▶ **THE PROBLEM**
Your output should be exactly the lines from the one containing "Pebulu tangkis tunggal" through the final line of the records, both included, with every picture left out.

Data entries

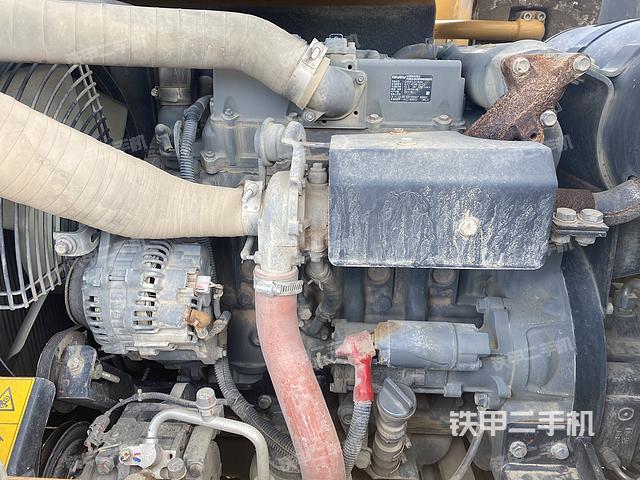 发动机整体俯视（整机外观）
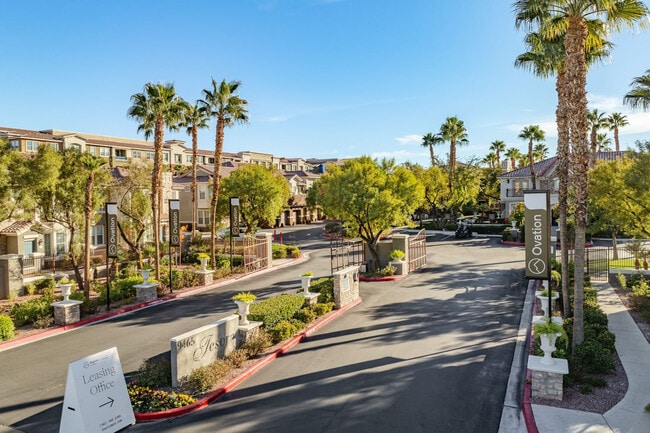 Building Photo - Aspire at Tesora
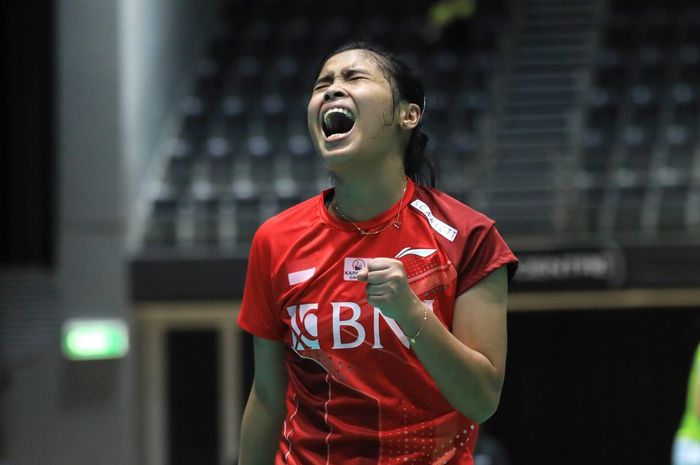 Pebulu tangkis tunggal putri Indonesia, Gregoria Mariska Tunjung, membuka kiprahnya pada BWF World Tour Finals 2022 dengan kemenangan impresif atas Chen Yu Fei (China).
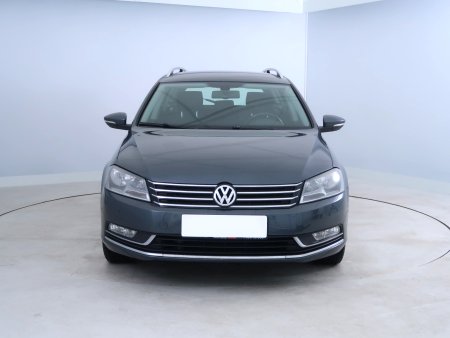 Volkswagen Passat, 2012 - pohled č. 2
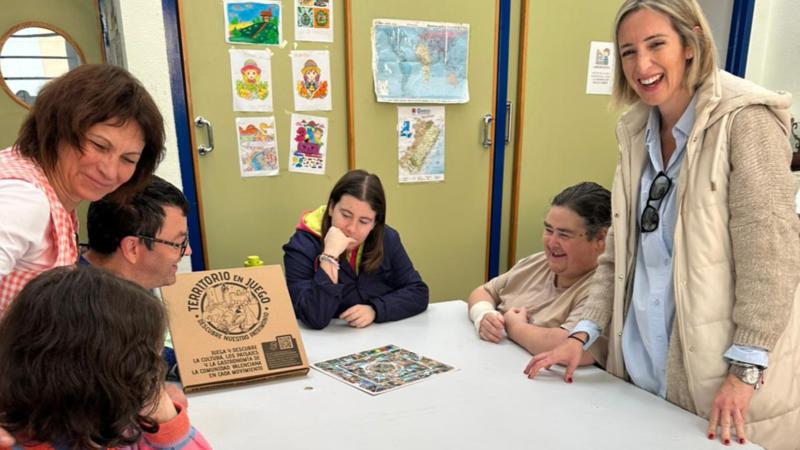 El GAL Palancia Mijares acerca ‘Territorio en juego’ al Centro Ocupacional de Segorbe para descubrir el patrimonio a través del juego de la oca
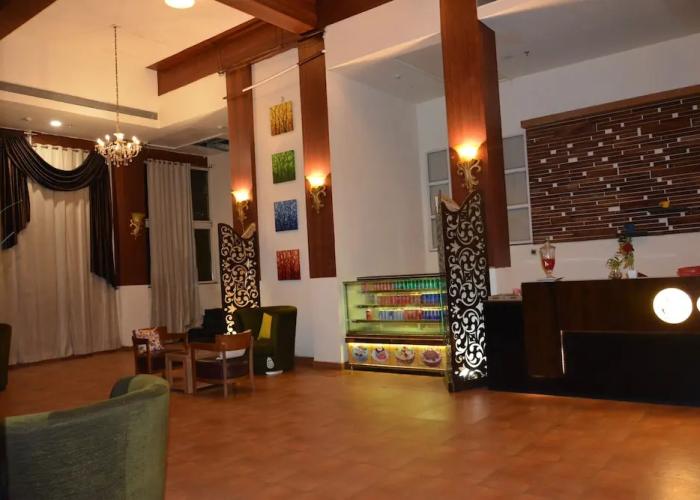 The Grand Neelam Hotel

▶ **PROBLEM SOLUTION**
 Pebulu tangkis tunggal putri Indonesia, Gregoria Mariska Tunjung, membuka kiprahnya pada BWF World Tour Finals 2022 dengan kemenangan impresif atas Chen Yu Fei (China).
 Volkswagen Passat, 2012 - pohled č. 2
 El GAL Palancia Mijares acerca ‘Territorio en juego’ al Centro Ocupacional de Segorbe para descubrir el patrimonio a través del juego de la oca
 The Grand Neelam Hotel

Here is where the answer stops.